Do we need the url crate? No — a 0-dep RFC 3986 parser covers it.

url is pulled in only by rolldown crates, and it drags the entire IDNA/Unicode stack along:

url -> idna -> idna_adapter -> ICU4X (icu_normalizer / icu_properties + *_data + zerovec / yoke / ... — ~21 crates)

That's ~210 KB of the shipped librolldown_binding.node for internationalized-domain-name handling (münchen.de -> punycode) that rolldown never needs — and url has no feature to disable idna.

iri-string is a zero-dependency, RFC 3986/3987 URI parser.
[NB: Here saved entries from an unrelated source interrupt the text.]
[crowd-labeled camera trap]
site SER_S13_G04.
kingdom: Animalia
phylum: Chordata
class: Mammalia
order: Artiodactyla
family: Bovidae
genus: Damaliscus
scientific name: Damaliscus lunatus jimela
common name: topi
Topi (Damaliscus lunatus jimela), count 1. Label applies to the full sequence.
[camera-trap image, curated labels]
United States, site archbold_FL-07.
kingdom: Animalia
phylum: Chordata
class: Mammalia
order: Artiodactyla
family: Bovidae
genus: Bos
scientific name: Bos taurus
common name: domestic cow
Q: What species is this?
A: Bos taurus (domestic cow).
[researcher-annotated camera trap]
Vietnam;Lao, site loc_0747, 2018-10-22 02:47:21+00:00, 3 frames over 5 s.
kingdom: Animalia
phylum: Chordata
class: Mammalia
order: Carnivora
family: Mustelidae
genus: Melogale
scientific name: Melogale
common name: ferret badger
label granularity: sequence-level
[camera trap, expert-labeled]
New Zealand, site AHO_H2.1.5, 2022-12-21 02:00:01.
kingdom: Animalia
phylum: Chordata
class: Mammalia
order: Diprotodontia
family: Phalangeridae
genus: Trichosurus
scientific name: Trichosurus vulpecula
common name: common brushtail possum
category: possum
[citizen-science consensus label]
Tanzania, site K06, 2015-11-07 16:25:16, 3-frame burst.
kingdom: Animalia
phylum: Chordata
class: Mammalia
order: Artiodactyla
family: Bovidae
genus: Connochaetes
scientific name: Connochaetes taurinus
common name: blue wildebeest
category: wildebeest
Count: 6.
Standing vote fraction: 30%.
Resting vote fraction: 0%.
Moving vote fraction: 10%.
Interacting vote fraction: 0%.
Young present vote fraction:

It treats the host as opaque text, so it has no IDNA/ICU at all, while still being a real, spec-compliant parser (validation + relative resolution) rather than hand-rolled string slicing.

What we use url for, and the replacement

site usage with iri-string
file_url.rs parse file:// -> path UriStr components (authority/path/query/fragment)
normalize_binding_options.rs validate sourcemapBaseUrl + trailing / UriStr::new validation + append /
process_code_and_sourcemap.rs join map filename onto base base is normalized to end in /, so plain append

10 new unit tests, all passing; matches the output/sourcemap-base-url fixture.

Impact (aarch64, LTO release, same-worktree A/B)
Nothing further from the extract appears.